**Ćwiczenie pisemne**. W wierszach danych od wiersza zawierającego „What is the distance, from” do wiersza zawierającego „3. the black” włącznie proszę zmienić „green outfield wall” na „green outfield fence”. Pozostałą treść tych wierszy należy przepisać bez żadnych zmian.

Zapisane wpisy danych:
------------
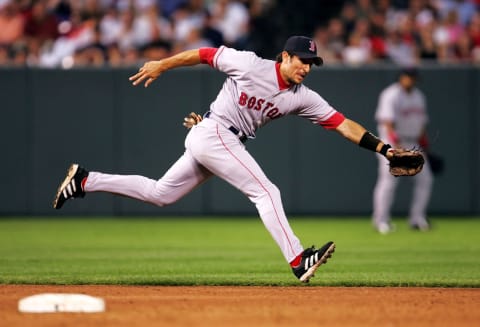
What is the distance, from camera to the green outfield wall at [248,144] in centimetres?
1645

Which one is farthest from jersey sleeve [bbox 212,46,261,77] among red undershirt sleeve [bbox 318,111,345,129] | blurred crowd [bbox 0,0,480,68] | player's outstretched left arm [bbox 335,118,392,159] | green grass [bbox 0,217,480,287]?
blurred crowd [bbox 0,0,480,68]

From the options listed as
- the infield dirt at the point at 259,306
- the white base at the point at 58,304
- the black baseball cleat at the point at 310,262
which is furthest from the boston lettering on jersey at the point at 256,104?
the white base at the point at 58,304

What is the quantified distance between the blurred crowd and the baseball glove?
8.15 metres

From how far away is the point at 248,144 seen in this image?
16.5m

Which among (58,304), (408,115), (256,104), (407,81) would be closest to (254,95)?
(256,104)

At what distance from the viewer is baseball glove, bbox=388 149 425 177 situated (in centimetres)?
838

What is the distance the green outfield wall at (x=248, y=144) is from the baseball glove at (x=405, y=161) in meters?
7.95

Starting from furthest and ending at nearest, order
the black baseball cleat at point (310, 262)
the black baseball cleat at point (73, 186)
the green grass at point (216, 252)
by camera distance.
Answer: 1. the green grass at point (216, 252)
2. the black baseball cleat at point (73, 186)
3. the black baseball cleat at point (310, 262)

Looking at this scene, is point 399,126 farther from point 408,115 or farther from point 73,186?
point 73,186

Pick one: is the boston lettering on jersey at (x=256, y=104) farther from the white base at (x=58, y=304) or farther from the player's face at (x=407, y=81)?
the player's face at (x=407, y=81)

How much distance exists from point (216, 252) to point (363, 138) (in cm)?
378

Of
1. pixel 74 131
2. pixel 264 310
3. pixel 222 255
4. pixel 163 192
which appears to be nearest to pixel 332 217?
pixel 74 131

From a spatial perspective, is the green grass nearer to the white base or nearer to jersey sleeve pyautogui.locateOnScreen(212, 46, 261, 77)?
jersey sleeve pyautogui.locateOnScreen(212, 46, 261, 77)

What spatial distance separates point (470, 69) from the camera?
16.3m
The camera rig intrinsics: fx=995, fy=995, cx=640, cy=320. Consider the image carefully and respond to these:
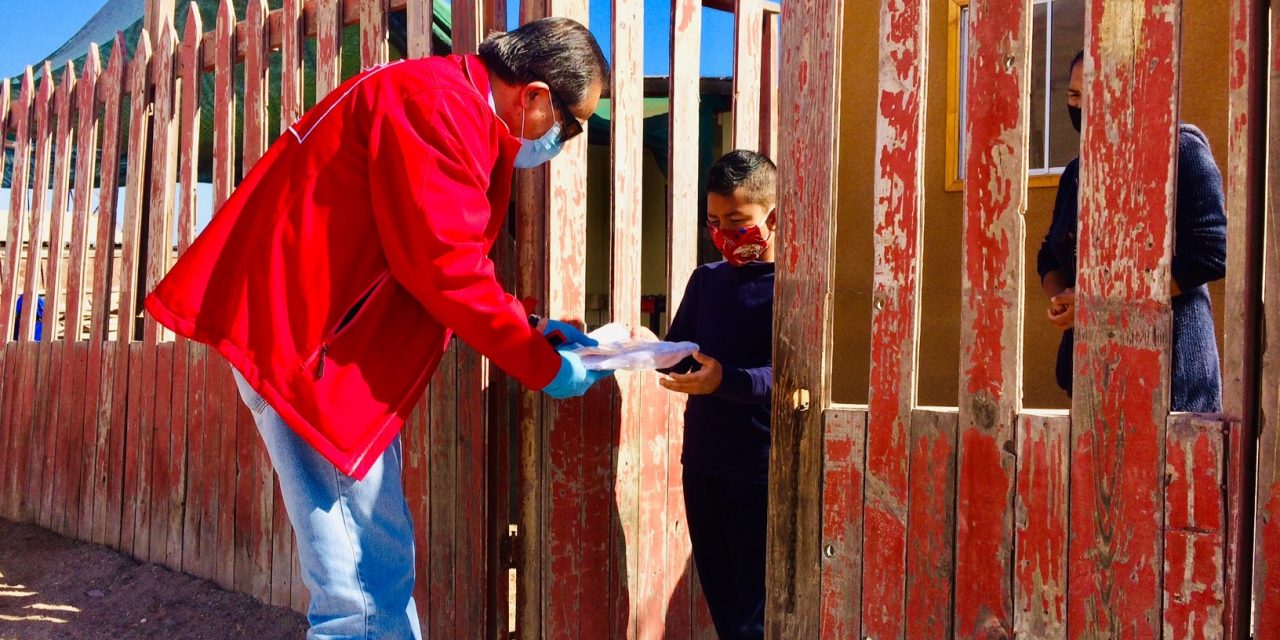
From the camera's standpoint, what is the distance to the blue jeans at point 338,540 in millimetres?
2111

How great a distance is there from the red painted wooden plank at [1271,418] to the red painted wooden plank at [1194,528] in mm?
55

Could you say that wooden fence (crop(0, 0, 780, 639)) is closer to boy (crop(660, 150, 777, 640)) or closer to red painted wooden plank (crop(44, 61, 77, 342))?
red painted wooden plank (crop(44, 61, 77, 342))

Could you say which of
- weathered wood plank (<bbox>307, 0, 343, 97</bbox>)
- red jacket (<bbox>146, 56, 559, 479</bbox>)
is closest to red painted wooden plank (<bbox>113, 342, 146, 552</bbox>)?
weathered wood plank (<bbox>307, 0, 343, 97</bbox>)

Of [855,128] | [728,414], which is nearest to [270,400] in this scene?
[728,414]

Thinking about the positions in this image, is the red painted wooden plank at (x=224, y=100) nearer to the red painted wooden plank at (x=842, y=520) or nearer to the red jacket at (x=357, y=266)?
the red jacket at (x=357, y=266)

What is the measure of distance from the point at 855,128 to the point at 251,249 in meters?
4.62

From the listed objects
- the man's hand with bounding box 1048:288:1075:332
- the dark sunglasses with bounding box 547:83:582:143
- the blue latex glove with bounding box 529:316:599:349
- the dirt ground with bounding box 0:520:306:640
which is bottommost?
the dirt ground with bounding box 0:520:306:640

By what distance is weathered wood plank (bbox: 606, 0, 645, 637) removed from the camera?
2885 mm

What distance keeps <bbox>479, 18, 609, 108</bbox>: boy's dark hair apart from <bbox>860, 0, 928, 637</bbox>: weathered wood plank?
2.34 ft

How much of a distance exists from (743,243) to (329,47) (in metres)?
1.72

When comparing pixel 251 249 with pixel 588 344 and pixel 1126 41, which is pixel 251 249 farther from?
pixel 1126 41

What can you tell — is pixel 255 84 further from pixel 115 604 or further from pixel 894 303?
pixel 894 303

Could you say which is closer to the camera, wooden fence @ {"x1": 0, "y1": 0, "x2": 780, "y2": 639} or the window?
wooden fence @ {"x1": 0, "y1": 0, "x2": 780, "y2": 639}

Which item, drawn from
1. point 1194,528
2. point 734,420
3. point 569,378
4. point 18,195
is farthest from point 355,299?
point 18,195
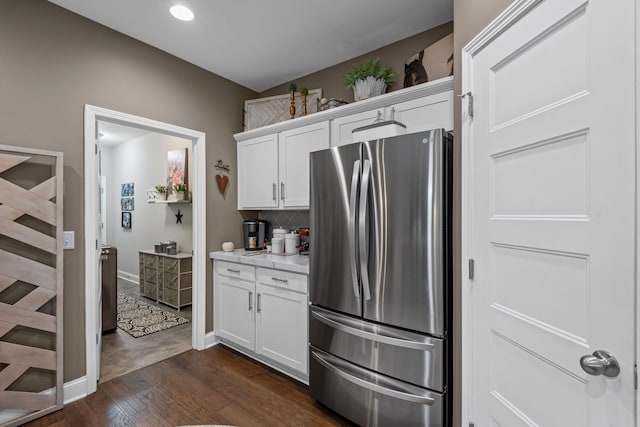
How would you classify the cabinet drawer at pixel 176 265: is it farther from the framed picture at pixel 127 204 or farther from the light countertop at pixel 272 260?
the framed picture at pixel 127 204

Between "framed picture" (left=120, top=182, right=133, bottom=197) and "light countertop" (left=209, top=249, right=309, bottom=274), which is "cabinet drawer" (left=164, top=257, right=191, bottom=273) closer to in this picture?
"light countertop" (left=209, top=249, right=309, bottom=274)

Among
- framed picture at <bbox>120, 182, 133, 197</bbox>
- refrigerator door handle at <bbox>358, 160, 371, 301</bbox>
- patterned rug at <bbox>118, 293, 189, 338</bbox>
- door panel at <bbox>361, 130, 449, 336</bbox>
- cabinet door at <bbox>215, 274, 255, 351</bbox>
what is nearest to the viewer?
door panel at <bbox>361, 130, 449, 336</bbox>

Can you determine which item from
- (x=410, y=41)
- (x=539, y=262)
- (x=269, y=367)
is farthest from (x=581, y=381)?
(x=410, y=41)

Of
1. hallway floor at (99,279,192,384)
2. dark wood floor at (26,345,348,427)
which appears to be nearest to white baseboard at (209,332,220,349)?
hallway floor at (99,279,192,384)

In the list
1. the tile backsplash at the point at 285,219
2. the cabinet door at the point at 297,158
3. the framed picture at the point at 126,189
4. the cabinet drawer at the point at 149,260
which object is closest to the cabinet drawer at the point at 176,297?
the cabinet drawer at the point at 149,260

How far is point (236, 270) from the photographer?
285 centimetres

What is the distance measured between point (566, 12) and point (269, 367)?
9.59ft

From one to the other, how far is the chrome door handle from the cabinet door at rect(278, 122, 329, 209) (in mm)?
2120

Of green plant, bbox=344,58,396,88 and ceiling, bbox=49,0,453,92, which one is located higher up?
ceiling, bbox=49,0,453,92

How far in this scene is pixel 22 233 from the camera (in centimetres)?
------------
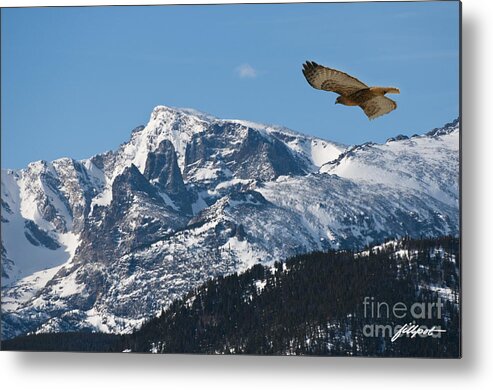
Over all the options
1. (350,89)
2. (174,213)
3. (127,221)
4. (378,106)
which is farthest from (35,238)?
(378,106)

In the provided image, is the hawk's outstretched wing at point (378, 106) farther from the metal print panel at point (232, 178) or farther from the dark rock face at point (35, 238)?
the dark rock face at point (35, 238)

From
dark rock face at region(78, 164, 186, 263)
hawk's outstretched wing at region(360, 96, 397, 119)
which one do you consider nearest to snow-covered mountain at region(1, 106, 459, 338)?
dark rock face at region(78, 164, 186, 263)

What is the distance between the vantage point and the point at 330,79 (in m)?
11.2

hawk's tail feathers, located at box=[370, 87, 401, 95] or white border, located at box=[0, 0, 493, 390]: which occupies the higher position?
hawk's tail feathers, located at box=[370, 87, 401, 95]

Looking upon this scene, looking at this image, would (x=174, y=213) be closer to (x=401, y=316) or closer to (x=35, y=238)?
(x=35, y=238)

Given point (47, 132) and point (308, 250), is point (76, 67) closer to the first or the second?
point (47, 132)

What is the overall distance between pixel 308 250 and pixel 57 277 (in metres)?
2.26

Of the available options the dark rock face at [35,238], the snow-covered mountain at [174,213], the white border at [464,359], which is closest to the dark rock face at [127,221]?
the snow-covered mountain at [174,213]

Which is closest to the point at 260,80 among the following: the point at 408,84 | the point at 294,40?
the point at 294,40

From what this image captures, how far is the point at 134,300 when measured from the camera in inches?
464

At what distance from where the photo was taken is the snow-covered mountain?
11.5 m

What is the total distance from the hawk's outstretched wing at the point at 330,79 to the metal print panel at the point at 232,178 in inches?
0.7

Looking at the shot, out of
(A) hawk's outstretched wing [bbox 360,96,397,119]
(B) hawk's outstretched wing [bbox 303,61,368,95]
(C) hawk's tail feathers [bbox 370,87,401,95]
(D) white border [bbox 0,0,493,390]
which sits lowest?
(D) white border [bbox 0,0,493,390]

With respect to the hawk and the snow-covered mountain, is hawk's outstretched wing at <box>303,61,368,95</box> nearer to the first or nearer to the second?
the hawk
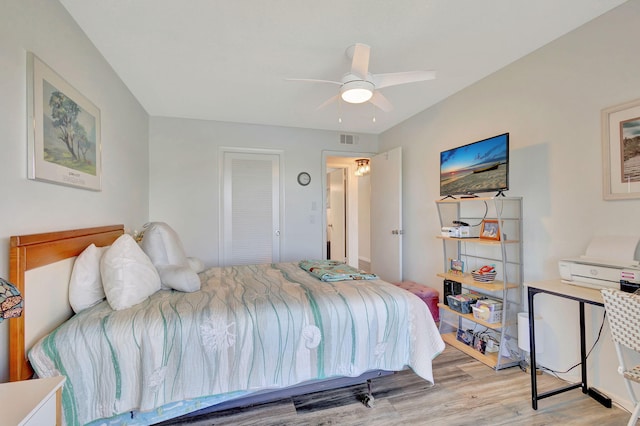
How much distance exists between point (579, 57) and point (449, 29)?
------------
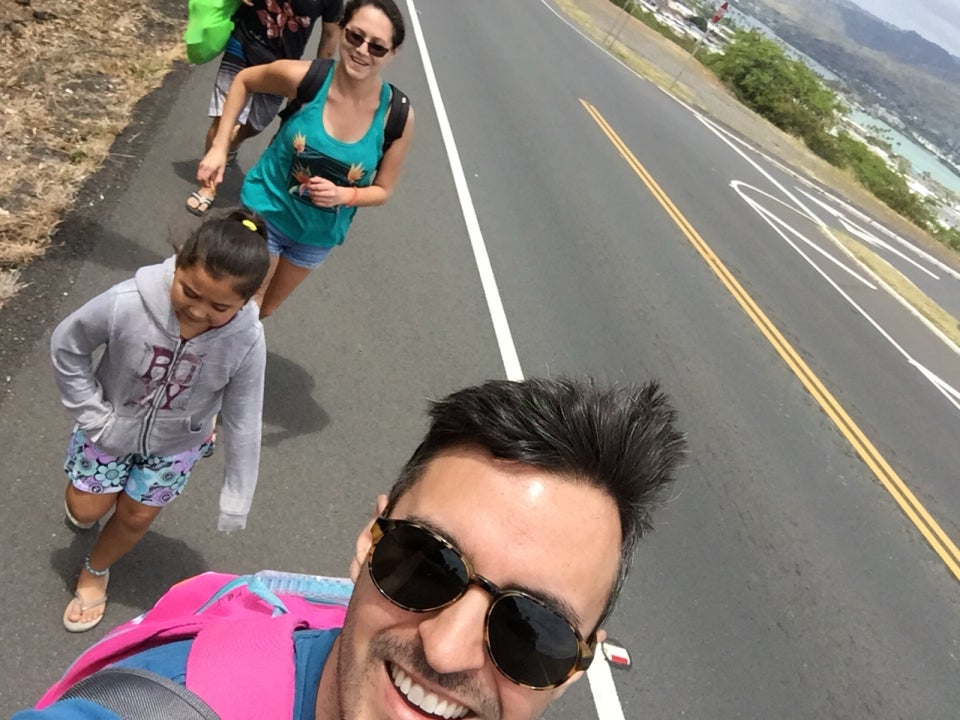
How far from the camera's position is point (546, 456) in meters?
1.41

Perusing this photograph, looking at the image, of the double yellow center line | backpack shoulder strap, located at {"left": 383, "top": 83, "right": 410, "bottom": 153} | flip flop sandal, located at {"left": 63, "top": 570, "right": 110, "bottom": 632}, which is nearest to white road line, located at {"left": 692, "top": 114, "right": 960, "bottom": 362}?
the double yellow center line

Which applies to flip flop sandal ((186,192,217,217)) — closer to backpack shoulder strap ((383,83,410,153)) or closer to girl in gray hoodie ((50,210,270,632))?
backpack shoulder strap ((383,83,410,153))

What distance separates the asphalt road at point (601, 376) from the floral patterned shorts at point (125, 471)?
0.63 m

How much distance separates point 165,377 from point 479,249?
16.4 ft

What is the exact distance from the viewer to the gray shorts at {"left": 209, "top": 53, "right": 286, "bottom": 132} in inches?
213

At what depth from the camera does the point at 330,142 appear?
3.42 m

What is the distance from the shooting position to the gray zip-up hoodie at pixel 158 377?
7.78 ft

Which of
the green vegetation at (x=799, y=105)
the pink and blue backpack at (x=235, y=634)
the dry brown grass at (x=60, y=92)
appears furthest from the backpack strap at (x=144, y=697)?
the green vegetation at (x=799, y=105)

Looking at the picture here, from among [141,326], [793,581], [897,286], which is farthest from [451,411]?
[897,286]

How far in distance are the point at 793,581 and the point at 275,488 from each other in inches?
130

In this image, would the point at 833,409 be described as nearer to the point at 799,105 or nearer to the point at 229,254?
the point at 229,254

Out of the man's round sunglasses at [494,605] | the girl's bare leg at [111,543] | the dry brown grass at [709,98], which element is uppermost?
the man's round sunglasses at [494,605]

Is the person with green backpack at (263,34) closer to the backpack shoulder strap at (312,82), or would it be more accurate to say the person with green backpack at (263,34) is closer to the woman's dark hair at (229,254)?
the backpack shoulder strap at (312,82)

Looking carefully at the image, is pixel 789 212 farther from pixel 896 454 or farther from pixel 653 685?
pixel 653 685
------------
**Odpowiedź**.
What is the distance, from camera to the green outfield fence at [248,144] in centimetres?
1645

Which one is farthest from jersey sleeve [bbox 212,46,261,77] among red undershirt sleeve [bbox 318,111,345,129] | blurred crowd [bbox 0,0,480,68] | player's outstretched left arm [bbox 335,118,392,159] | green grass [bbox 0,217,480,287]?
blurred crowd [bbox 0,0,480,68]

From the options listed as
- the infield dirt at the point at 259,306
- the white base at the point at 58,304
- the black baseball cleat at the point at 310,262
which is furthest from the boston lettering on jersey at the point at 256,104?
the white base at the point at 58,304

What is the quantified distance between the blurred crowd and the baseball glove?
8.15 metres

From how far away is the point at 248,144 seen in this image?
16.5m

Which among (58,304), (408,115), (256,104), (407,81) would be closest to (254,95)?
(256,104)

At what distance from the viewer is baseball glove, bbox=388 149 425 177 situated (in centimetres)?
838

What is the distance the green outfield fence at (x=248, y=144) is from the baseball glove at (x=405, y=161) in meters?
7.95

Starting from furthest and ending at nearest, order
the black baseball cleat at point (310, 262)
the black baseball cleat at point (73, 186)
the green grass at point (216, 252)
by camera distance.
Answer: 1. the green grass at point (216, 252)
2. the black baseball cleat at point (73, 186)
3. the black baseball cleat at point (310, 262)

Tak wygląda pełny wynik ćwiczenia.